Gli altri autori partecipanti a “Lib(e)ri in scena”, dal 22 al 29 agosto, sono Lucia Annibali, con “Io ci sono. La mia storia di non amore”, pubblicato da Rizzoli, Caterina Chinnici, con “È così lieve il tuo bacio sulla fronte”, Mondadori, e Chiara Valentini, con “Enrico Berlnguer”, Feltrinelli. Le rappresentazioni sono “Cronaca di un amore rubato” di Federica Di Martino, e “Paolo Borsellino essendo stato” di Ruggero Cappuccio.

Roberto Ippolito, scrittore e giornalista, è autore, oltre a “Ignoranti”, dei bestseller “Evasori” e “Il Bel Paese maltrattato”, entrambi editi da Bompiani. In precedenza ha pubblicato con Laterza.
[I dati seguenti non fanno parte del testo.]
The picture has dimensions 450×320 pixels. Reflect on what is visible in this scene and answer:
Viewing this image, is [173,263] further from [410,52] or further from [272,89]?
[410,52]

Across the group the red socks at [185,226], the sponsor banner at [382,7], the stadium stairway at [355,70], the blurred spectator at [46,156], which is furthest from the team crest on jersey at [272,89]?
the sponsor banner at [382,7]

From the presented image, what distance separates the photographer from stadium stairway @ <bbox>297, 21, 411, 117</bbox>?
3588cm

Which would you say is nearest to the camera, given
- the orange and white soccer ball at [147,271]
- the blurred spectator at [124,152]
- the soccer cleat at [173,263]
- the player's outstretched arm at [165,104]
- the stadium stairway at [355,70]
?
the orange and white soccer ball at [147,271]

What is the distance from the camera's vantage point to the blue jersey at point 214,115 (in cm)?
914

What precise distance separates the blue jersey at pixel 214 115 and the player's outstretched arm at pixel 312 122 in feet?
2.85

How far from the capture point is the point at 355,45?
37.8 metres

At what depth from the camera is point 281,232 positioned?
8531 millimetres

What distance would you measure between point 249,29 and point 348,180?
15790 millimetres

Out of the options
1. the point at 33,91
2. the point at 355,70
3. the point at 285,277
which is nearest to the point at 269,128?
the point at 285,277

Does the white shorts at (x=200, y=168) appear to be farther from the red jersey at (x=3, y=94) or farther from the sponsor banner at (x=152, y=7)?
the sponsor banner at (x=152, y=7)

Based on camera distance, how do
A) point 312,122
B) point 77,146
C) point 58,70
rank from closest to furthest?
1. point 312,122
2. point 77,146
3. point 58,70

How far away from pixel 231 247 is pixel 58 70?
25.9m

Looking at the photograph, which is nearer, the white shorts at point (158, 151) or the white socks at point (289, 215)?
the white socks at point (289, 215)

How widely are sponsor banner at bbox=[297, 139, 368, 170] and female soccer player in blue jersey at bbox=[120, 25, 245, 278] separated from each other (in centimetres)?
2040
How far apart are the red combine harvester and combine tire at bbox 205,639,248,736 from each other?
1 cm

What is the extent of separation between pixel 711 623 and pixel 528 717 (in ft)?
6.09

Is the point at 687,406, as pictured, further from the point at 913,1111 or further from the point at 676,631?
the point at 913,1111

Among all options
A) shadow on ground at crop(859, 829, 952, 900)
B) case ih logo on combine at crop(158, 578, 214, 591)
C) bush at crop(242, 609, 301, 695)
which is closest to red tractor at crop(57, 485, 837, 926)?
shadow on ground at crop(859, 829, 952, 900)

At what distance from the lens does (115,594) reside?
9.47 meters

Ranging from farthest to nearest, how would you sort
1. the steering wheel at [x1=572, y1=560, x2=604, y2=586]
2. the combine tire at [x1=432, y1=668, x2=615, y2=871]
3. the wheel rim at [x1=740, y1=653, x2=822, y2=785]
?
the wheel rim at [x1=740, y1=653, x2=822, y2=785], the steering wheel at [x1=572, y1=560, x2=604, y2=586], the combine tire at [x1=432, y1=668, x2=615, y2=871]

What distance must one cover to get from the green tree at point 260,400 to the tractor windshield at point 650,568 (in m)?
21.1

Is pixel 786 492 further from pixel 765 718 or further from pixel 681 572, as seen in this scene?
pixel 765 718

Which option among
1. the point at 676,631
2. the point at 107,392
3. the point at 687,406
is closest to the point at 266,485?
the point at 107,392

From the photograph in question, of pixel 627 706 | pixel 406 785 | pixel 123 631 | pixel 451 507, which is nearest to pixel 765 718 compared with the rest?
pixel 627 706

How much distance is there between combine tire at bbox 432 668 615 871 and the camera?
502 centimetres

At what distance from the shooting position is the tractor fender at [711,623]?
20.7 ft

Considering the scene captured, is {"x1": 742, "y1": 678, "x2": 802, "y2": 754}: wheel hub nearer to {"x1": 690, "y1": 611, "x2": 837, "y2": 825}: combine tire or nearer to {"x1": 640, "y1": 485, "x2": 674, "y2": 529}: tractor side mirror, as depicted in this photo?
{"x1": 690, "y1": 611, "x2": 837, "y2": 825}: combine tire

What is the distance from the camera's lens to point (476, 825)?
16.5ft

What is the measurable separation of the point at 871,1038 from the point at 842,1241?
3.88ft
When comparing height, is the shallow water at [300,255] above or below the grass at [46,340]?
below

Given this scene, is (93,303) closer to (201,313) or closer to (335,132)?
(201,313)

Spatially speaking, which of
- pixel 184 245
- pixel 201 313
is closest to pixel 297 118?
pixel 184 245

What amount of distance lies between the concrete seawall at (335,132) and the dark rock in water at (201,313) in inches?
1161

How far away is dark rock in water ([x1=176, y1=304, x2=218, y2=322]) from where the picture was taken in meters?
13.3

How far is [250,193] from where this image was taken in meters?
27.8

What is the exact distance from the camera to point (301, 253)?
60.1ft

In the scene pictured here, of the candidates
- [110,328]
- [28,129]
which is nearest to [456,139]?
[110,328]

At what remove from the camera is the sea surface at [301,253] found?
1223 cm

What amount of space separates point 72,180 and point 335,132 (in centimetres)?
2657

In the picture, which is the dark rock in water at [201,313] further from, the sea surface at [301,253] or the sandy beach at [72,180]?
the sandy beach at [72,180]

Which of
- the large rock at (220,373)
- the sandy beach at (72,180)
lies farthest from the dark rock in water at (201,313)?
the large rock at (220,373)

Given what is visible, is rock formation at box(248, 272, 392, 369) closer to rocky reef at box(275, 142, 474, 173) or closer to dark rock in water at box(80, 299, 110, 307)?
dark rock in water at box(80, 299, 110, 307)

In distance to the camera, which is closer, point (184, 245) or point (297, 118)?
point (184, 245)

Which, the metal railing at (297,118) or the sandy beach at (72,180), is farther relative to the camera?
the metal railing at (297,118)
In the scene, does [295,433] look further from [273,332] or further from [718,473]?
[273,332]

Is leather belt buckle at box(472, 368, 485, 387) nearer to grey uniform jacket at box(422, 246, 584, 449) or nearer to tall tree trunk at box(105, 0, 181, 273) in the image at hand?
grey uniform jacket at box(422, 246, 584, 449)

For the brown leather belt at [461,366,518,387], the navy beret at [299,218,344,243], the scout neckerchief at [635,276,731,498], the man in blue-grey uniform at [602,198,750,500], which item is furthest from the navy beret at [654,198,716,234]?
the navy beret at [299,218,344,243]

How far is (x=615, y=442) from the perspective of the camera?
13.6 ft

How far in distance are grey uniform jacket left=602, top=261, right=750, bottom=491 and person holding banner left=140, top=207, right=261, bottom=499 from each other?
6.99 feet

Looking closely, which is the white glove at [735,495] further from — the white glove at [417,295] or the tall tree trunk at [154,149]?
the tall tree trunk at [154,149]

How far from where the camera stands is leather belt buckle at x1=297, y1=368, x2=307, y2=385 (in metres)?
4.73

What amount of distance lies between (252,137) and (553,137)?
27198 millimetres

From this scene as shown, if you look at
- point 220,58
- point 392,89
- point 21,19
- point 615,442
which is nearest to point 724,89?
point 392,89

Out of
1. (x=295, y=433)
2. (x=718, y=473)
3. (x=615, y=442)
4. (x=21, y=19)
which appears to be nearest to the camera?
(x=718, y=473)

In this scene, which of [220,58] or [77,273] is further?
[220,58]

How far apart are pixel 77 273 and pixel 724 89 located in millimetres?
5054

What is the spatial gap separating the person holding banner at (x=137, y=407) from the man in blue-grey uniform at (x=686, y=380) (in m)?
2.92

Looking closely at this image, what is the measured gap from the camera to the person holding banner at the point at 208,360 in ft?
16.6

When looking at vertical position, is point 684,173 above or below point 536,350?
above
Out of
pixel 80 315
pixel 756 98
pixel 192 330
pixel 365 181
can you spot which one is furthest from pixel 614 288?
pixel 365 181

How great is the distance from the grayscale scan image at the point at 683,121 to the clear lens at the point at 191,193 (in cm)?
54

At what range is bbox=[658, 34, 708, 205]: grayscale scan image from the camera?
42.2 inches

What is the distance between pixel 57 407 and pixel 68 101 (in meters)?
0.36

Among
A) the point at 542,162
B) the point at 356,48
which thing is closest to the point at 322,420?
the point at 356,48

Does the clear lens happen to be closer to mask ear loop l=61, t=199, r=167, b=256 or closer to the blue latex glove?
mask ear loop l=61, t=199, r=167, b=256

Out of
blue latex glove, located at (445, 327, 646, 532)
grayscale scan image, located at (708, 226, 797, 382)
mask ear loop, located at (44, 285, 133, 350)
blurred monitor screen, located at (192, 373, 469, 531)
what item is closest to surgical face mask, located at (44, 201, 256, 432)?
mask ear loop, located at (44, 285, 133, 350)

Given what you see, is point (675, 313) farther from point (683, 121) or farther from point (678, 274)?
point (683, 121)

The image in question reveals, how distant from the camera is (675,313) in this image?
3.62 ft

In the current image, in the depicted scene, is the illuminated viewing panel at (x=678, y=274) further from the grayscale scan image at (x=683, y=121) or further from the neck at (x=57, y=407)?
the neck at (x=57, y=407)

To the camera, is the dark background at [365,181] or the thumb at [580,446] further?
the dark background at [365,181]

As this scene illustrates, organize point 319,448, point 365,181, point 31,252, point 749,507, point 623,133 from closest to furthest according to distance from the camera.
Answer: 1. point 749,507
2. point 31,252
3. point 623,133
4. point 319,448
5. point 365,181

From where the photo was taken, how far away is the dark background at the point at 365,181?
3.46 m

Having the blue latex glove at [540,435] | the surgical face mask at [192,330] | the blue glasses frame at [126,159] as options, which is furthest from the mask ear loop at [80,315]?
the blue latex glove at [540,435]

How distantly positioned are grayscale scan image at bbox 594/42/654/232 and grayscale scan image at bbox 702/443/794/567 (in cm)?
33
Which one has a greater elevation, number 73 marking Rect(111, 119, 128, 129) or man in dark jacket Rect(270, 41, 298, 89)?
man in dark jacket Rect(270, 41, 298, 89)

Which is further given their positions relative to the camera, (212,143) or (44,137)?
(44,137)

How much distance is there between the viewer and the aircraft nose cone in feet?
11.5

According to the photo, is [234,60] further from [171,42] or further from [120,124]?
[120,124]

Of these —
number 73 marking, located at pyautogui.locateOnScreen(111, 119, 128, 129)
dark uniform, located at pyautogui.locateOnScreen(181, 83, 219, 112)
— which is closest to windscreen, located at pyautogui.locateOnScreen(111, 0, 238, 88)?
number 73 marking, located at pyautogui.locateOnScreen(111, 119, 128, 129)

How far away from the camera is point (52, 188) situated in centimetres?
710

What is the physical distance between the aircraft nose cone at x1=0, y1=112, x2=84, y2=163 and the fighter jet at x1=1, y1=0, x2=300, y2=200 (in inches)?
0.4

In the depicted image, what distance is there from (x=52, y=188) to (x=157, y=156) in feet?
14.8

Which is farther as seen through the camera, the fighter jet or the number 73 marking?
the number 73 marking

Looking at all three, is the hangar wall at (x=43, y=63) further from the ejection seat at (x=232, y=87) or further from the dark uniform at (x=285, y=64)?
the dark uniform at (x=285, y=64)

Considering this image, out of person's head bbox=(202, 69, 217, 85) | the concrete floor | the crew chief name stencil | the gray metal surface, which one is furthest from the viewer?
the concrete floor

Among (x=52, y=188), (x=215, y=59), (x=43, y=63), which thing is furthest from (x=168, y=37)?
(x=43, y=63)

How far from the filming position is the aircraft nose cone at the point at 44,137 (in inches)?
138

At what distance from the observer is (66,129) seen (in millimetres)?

Organizzatore di eventi culturali, è il direttore editoriale del festival letterario di Ragusa “A tutto volume” e di “Libri al centro”, il primo evento di una settimana mai realizzato in un centro commerciale, Cinecittàdue a Roma. Inoltre ha ideato e cura “Nel baule” al Maxxi, rassegna con i ricordi dei protagonisti della cultura. Ha curato a lungo l’economia per il quotidiano “La Stampa”. E’ stato direttore della comunicazione della Confindustria e delle relazioni esterne dell’università Luiss, dove ha insegnato alla Scuola superiore di giornalismo.